> [Stated task] Give only the lines from the one containing "Is (x=186, y=94)" through the end of the material below, exactly as written.

====== Exercise inputs ======

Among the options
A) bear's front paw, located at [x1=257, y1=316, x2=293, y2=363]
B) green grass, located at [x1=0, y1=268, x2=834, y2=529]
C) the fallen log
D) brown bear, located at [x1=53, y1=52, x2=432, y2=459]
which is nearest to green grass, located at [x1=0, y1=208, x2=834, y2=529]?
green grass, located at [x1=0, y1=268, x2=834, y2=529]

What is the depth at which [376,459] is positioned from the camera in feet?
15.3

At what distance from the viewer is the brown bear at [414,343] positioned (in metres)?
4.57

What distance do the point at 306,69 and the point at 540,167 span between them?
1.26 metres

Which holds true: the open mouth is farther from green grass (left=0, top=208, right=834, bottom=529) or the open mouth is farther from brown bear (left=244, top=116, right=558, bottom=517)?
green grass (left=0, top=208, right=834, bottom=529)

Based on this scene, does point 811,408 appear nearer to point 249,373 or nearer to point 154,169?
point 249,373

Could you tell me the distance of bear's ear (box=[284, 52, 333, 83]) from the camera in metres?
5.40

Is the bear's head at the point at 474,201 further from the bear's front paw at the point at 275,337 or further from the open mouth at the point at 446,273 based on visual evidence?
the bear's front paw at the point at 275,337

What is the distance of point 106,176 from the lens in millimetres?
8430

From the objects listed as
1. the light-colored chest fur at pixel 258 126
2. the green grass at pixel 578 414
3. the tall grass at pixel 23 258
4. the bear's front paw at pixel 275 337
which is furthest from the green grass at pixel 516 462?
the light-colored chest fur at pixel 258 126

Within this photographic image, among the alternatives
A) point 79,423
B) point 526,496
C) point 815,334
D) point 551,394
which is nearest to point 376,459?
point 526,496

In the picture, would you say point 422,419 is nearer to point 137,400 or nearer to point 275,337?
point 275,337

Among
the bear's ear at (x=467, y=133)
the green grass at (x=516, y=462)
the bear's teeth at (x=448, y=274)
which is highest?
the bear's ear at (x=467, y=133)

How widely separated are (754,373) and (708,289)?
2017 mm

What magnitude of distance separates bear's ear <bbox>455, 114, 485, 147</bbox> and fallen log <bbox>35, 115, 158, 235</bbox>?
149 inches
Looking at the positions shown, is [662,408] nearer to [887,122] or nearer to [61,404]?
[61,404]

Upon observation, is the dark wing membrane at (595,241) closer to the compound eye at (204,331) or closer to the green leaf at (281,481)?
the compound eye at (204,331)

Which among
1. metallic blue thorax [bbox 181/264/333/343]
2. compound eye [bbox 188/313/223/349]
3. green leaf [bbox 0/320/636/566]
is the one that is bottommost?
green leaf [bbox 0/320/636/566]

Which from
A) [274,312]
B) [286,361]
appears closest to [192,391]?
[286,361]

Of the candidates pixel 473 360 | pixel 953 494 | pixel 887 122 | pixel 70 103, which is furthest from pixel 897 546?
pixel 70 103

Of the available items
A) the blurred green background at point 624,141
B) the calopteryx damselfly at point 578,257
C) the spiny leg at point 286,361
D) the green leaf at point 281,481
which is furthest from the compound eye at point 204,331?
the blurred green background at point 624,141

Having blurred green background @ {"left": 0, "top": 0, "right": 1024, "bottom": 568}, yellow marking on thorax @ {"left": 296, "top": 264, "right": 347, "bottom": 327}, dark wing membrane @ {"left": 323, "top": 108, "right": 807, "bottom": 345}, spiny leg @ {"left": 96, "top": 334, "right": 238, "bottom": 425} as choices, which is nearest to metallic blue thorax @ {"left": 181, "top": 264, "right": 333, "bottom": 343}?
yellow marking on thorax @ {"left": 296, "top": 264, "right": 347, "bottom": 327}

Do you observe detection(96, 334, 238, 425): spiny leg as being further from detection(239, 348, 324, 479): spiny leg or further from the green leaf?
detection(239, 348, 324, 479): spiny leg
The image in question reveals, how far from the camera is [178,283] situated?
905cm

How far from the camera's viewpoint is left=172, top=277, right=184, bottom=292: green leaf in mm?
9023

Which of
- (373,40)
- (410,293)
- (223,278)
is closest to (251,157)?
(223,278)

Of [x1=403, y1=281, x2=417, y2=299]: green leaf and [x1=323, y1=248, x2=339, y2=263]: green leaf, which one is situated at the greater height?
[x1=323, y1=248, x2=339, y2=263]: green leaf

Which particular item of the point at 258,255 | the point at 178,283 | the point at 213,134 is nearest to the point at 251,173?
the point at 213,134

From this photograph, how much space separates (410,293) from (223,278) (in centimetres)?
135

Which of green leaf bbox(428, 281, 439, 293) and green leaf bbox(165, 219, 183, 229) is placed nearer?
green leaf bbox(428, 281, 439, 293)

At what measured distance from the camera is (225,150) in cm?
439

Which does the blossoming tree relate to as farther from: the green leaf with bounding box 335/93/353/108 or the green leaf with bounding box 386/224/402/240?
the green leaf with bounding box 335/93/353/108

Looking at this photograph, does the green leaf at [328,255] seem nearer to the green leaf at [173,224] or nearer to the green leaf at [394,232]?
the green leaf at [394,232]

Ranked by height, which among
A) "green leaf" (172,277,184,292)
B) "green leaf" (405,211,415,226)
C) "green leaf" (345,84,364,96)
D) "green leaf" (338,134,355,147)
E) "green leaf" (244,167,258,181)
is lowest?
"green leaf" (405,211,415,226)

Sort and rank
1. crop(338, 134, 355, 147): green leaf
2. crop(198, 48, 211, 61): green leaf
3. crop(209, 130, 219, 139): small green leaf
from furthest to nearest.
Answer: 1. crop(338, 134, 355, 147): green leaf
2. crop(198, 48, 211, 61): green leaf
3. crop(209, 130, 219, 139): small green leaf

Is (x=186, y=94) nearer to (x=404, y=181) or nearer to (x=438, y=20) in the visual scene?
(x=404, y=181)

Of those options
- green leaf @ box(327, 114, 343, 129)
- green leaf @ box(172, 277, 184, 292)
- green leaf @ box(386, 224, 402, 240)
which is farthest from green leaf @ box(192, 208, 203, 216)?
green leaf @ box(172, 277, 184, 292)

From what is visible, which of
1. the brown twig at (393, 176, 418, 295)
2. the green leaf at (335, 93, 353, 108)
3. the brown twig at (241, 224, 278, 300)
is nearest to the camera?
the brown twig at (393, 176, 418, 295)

======

> [Response to the exercise]
Is (x=186, y=94) nearer to (x=404, y=181) or nearer to (x=438, y=20) in the visual scene?
(x=404, y=181)

Of those options
- green leaf @ box(327, 114, 343, 129)
- green leaf @ box(172, 277, 184, 292)
- green leaf @ box(386, 224, 402, 240)
which is farthest from green leaf @ box(192, 208, 203, 216)?
green leaf @ box(172, 277, 184, 292)

From what is visible, which of
1. the brown twig at (393, 176, 418, 295)
2. the green leaf at (335, 93, 353, 108)
3. the brown twig at (241, 224, 278, 300)
is nearest to the camera?
the brown twig at (393, 176, 418, 295)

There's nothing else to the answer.